* _Problem statement_
Can you reproduce the data beneath, keeping every line exact?

* _Extracted records_
■ ■ ■ ■
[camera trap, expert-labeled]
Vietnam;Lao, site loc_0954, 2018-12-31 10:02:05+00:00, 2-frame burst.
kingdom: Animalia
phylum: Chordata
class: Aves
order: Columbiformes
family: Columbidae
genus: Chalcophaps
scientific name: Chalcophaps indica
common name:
■ ■ ■ ■
* _Answer section_
[camera trap, expert-labeled]
Vietnam;Lao, site loc_0954, 2018-12-31 10:02:05+00:00, 2-frame burst.
kingdom: Animalia
phylum: Chordata
class: Aves
order: Columbiformes
family: Columbidae
genus: Chalcophaps
scientific name: Chalcophaps indica
common name:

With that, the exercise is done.